23 марта, гласит рукопись, Уилкокс не пришел, как обычно, к профессору. Последний осведомился по месту жительства молодого человека и узнал, что тот неожиданно впал в странное лихорадочное состояние и был перевезен в родительский дом на Уотермен-стрит. Ничто не предвещало болезни, однако ночью он вдруг разразился диким воплем, поднявшим на ноги всех художников, проживавших в том же доме. Состояние больного внушало серьезные опасения: периоды глубокого обморока чередовались у него с приступами горячечного бреда. Мой дед тут же позвонил родителям юноши и с того момента внимательно следил за ходом болезни, регулярно навещая также доктора Тоби с Тайер-стрит, попечению которого был поручен скульптор. Возбужденный лихорадкой мозг юноши осаждали настолько странные образы, что даже видавшего виды доктора пробирала невольная дрожь, когда он начинал пересказывать их моему деду. Теперь помимо прежних образов в бреду постоянно встречались фантастические упоминания о встречах с неким гигантским, «во много миль ростом», существом, которое передвигалось тяжкой поступью. Ни разу юноше не удалось описать его сколько-нибудь отчетливо, но и те отдельные сдавленные восклицания, которые довелось услышать доктору Тоби, убедили профессора, что этот образ, по-видимому, идентичен тому жуткому монстру, которого скульптор пытался отобразить в своем барельефе. Упоминание этого существа, добавил доктор, неизменно служило прелюдией к переходу больного из бреда в бессознательное состояние. Как ни странно, температура тела юноши была не намного выше нормальной, но тем не менее совокупность симптомов заставляла предположить скорее какую-то разновидность лихорадки, нежели умственное расстройство.
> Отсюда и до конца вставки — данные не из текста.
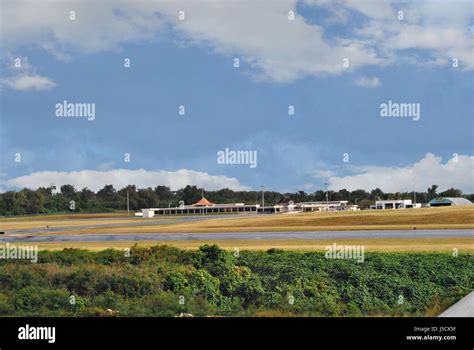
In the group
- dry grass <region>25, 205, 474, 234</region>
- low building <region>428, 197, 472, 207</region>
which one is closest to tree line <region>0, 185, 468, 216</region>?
dry grass <region>25, 205, 474, 234</region>

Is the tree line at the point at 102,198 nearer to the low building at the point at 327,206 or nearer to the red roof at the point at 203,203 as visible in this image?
the red roof at the point at 203,203

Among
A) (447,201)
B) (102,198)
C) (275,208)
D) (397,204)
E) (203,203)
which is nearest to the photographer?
(102,198)

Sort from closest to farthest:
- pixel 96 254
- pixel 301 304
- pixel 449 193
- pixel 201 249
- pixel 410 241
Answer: pixel 301 304
pixel 201 249
pixel 96 254
pixel 410 241
pixel 449 193

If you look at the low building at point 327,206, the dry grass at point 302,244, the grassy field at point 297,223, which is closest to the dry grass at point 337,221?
the grassy field at point 297,223

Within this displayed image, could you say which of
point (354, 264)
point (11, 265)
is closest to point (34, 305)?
point (11, 265)

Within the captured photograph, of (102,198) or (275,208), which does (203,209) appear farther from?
(275,208)

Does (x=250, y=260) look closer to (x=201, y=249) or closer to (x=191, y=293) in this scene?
(x=201, y=249)

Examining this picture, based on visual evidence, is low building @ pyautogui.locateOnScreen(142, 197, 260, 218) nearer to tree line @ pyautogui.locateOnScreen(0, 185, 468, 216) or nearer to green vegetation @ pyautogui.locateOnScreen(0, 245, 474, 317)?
tree line @ pyautogui.locateOnScreen(0, 185, 468, 216)

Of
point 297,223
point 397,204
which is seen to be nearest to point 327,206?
point 297,223
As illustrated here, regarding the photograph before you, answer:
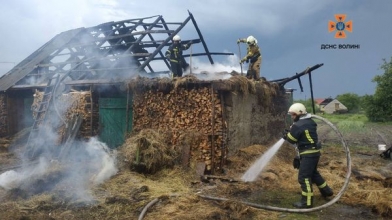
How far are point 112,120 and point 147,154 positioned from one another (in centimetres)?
328

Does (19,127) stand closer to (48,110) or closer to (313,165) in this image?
(48,110)

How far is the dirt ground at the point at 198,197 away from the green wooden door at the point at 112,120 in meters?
2.60

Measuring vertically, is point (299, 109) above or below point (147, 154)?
above

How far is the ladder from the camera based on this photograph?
10750 millimetres

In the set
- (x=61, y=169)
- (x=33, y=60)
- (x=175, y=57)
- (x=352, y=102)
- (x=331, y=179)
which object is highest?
(x=33, y=60)

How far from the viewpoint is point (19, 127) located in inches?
552

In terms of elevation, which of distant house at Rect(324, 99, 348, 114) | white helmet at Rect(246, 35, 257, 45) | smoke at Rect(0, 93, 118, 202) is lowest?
smoke at Rect(0, 93, 118, 202)

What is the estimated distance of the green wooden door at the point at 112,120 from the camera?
10273mm

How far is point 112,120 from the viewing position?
413 inches

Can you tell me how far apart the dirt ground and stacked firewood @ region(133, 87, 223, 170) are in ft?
2.36

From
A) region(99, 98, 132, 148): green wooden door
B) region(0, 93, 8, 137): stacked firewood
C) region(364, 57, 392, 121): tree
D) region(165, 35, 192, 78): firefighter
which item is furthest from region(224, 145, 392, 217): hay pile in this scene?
region(364, 57, 392, 121): tree

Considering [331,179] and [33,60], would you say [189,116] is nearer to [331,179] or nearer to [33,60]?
[331,179]

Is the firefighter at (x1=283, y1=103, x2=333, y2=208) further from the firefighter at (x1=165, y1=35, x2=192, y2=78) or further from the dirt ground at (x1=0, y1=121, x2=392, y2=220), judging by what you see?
the firefighter at (x1=165, y1=35, x2=192, y2=78)

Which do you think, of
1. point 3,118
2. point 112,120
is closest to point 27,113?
point 3,118
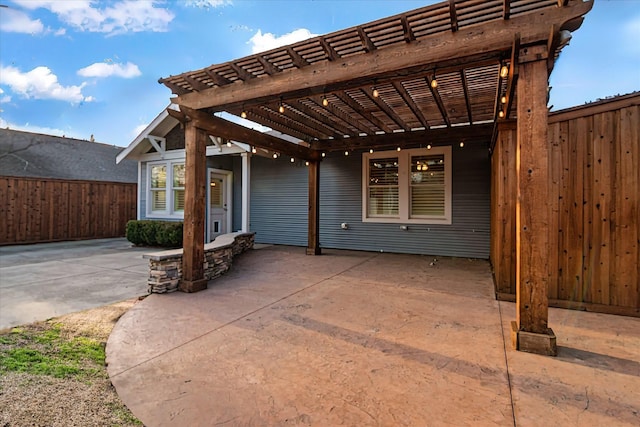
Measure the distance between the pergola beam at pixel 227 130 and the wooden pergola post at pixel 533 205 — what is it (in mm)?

2 апреля, около трех часов пополудни, лихорадка Уилкокса прекратилась столь же внезапно, сколь и началась. Он сел в постели, выразив безмерное удивление тем обстоятельством, что ни с того ни с сего вдруг оказался в родительском доме, и обнаружив полный провал в памяти относительно всего, что происходило с ним начиная с ночи 22 марта. Врач нашел пациента вполне здоровым, и через три дня тот вернулся в свое жилище во Флер-де-Лис. Однако с того времени он больше ничем не мог помочь профессору Энджеллу. Вместе с болезнью его покинули и все странные видения; еще с неделю он послушно пересказывал моему деду свои сны, но они имели столь банальное, плоское и не относящееся к делу содержание, что очень скоро профессор перестал переводить на них свое время и бумагу.